Nel programma presentato alla Società dei Concerti di Milano, il pianista inglese Paul Lewis ha costruito un percorso musicale particolare, in cui il classicismo viennese di Mozart – con due sonate fra le più frequentate – è stato intervallato dal Novecento francese, soprattutto di Poulenc, ma anche di Debussy.
L’alternanza fra Mozart, Poulenc e Debussy non risponde a un semplice gioco di contrasti, ma sembra piuttosto cercare un terreno comune, fatto di chiarezza formale, ironia sottile e una vena insieme visionaria. La Sonata in do maggiore K 330 di Mozart ha aperto il concerto, mentre la Sonata in do minore K 457 lo ha chiuso su un registro decisamente diverso rispetto all’inizio. Quello di Lewis è certamente un ottimo Mozart, giocato su una correttezza formale precisa, con grande scorrevolezza e una valida pregnanza espressiva, soprattutto nei movimenti centrali.

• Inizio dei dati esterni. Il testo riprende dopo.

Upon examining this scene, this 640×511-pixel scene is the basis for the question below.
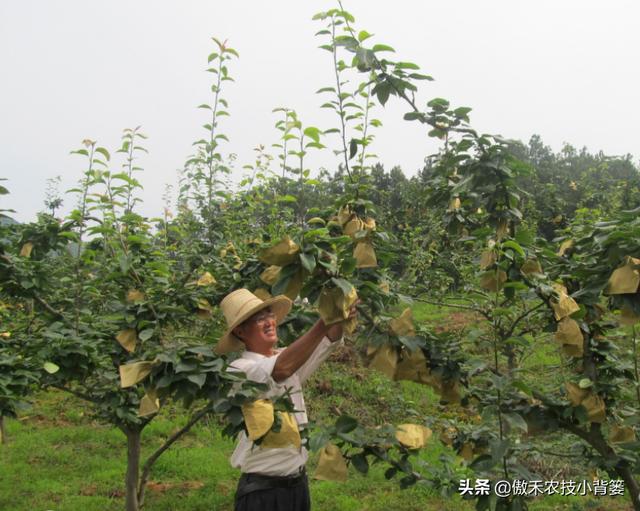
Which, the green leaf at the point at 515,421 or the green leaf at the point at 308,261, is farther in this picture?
the green leaf at the point at 515,421

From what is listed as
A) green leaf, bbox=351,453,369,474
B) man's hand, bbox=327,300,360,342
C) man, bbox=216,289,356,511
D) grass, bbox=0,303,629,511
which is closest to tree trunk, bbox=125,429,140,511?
grass, bbox=0,303,629,511

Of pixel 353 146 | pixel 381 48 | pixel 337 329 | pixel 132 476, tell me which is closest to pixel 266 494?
pixel 337 329

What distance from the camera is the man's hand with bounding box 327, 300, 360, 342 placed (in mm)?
1632

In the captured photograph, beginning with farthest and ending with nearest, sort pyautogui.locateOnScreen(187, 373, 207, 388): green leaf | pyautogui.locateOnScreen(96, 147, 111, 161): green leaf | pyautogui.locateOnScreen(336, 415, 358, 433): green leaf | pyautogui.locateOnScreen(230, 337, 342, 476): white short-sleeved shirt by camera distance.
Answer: pyautogui.locateOnScreen(96, 147, 111, 161): green leaf → pyautogui.locateOnScreen(230, 337, 342, 476): white short-sleeved shirt → pyautogui.locateOnScreen(336, 415, 358, 433): green leaf → pyautogui.locateOnScreen(187, 373, 207, 388): green leaf

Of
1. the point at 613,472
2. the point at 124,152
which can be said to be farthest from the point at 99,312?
the point at 613,472

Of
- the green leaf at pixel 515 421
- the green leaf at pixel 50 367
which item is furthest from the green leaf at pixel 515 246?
the green leaf at pixel 50 367

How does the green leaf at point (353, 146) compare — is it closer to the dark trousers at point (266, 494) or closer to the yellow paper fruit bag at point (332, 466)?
the yellow paper fruit bag at point (332, 466)

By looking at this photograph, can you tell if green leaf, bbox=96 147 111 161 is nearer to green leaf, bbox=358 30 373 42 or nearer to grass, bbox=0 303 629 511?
green leaf, bbox=358 30 373 42

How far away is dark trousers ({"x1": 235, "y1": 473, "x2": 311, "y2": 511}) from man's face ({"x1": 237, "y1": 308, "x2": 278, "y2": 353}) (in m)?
0.48

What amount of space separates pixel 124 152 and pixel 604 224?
2.19 m

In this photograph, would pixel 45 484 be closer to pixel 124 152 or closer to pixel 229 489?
pixel 229 489

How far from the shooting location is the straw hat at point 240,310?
6.30 ft

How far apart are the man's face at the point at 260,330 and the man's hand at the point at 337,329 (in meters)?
0.26

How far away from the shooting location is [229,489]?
434 cm
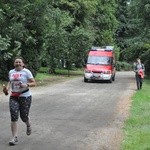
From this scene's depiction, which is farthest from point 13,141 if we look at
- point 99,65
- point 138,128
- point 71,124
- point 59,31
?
point 59,31

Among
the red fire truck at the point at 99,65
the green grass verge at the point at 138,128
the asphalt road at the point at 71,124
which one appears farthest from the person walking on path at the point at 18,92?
the red fire truck at the point at 99,65

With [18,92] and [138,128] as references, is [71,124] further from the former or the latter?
[18,92]

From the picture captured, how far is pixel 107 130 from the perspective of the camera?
41.6 feet

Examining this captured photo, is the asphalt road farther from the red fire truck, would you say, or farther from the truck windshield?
the truck windshield

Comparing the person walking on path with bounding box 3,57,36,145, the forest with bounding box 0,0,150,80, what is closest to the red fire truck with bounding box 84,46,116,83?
the forest with bounding box 0,0,150,80

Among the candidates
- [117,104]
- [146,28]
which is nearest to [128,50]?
[146,28]

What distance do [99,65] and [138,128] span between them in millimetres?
22493

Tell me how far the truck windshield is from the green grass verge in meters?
15.7

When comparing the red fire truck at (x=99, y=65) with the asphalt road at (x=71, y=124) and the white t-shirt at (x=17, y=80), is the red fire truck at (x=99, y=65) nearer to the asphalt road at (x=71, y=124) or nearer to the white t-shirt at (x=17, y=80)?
the asphalt road at (x=71, y=124)

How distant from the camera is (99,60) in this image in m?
35.8

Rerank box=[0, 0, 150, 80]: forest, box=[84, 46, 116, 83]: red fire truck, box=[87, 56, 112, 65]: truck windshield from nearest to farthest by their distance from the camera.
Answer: box=[0, 0, 150, 80]: forest, box=[84, 46, 116, 83]: red fire truck, box=[87, 56, 112, 65]: truck windshield

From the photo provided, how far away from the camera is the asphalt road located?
1051 cm

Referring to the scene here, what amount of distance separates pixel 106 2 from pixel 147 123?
51944mm

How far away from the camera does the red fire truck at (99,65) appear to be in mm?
34562
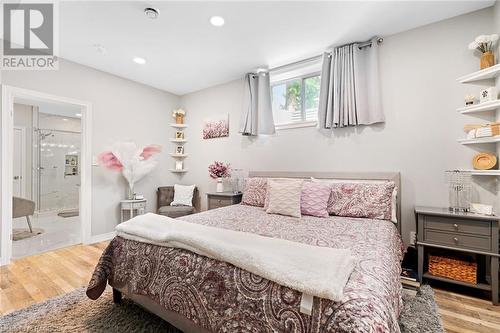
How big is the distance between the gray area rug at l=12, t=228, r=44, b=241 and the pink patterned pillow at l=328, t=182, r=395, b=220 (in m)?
4.76

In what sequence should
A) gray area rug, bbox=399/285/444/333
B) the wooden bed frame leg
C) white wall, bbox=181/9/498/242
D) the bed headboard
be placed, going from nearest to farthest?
gray area rug, bbox=399/285/444/333 → the wooden bed frame leg → white wall, bbox=181/9/498/242 → the bed headboard

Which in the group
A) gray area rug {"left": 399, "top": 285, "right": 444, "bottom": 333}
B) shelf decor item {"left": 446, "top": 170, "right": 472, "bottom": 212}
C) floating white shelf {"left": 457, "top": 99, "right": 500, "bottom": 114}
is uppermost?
floating white shelf {"left": 457, "top": 99, "right": 500, "bottom": 114}

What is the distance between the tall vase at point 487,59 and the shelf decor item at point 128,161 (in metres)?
→ 4.27

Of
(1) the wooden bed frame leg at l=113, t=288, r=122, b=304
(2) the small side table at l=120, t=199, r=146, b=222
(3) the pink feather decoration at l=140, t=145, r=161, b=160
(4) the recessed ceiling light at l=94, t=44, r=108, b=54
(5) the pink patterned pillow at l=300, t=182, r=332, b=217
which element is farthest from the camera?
(3) the pink feather decoration at l=140, t=145, r=161, b=160

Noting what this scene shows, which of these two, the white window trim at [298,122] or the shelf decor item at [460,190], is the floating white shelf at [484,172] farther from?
the white window trim at [298,122]

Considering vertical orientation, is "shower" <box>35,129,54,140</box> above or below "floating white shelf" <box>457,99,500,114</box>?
above

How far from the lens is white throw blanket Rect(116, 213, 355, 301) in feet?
3.03

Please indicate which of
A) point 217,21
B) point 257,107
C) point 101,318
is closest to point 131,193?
point 101,318

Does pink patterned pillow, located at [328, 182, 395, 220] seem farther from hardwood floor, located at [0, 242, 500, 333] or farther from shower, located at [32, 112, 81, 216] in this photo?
shower, located at [32, 112, 81, 216]

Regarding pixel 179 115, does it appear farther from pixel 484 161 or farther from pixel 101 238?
pixel 484 161

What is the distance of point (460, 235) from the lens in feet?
6.57

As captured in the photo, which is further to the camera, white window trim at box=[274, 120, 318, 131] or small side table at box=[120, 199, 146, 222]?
small side table at box=[120, 199, 146, 222]

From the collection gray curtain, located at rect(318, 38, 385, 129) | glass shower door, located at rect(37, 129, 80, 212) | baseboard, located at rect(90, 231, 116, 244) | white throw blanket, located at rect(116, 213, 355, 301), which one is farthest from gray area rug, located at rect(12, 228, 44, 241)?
gray curtain, located at rect(318, 38, 385, 129)

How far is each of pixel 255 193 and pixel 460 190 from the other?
7.03 ft
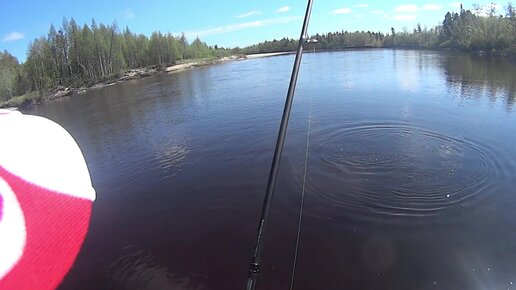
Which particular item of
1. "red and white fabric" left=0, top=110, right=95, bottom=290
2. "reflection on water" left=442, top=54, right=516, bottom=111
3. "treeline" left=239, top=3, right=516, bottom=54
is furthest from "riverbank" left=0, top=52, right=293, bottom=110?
"red and white fabric" left=0, top=110, right=95, bottom=290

Il Poulenc delle rare Improvisations – quindici numeri distribuiti in modo non ordinato – proposte insieme alla celebre L’isle joyeuse di Claude Debussy, ha rivelato nei brevi, talvolta brevissimi, pezzi estemporanei del musicista parigino tutta la sua cifra creativa, all’interno di un linguaggio personale ricco di una cantabilità tipicamente francese. Bravissimo Lewis nel restituire con rigore, perfezione e delicatezza il mondo musicale di Poulenc. Ottima anche la presenza dell’isolato brano di Debussy, inserito ,senza soluzione di continuità, al termine della prima serie di Improvisations (nn. 7, 8, 9, 10, 11, 12). Applausi calorosi e prolungati in Sala Verdi suggellati da un eccellente bis: il caro Schubert di Lewis, con l’Allegretto in do minore D 915.